#### [Given problem]
Give the part of the records that opens with the line containing "From the shooting" and closes with the line containing "(238,1330) → (583,1112)", both included, as a JSON list of strings with one string per line and blank lines left out.

#### [Data to process]
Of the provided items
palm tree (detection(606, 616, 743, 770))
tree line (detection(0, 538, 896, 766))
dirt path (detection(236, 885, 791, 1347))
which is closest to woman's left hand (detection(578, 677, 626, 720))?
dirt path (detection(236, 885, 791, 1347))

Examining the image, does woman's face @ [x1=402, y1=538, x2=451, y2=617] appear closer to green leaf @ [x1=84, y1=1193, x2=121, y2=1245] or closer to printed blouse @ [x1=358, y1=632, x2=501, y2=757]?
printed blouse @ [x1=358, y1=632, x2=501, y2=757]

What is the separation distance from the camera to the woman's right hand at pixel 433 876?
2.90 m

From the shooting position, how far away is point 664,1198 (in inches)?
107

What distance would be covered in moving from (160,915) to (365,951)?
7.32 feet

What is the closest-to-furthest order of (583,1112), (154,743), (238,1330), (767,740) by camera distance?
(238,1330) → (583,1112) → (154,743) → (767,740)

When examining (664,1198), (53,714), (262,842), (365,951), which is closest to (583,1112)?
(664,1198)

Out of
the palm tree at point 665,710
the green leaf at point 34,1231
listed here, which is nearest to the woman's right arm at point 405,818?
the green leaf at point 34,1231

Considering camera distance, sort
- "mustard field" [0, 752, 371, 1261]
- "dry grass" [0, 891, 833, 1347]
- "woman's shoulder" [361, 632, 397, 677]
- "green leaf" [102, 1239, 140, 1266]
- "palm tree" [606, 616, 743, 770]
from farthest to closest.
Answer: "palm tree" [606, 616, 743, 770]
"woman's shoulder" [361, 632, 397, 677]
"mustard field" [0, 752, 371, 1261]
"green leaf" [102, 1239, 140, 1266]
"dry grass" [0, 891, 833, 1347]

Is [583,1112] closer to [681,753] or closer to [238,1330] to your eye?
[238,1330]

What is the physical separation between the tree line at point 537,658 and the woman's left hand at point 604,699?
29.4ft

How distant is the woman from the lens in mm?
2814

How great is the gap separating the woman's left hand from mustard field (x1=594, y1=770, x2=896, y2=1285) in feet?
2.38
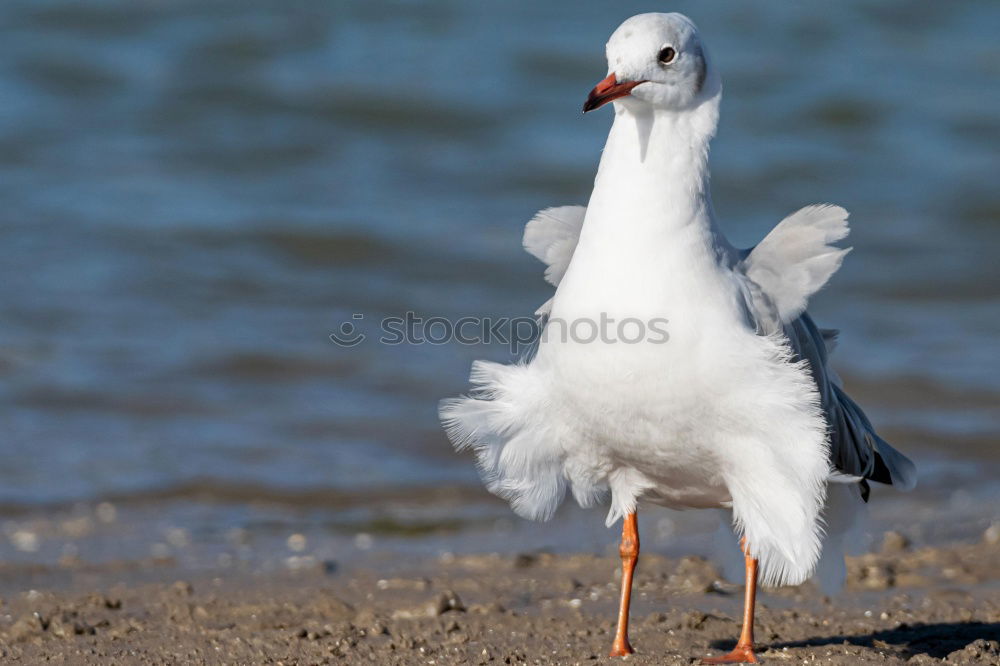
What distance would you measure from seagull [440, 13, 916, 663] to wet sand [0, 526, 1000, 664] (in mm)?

#### [Exercise result]
[
  "From the shooting position, how far away is point 664,1198 (in inches)?",
  "107",
  "What distance would be covered in moving from (160,915) to (365,951)?",
  "7.32 feet",
  "What is the closest-to-furthest order of (583,1112), (154,743), (238,1330), (767,740) by camera distance?",
  "(238,1330) → (583,1112) → (154,743) → (767,740)"
]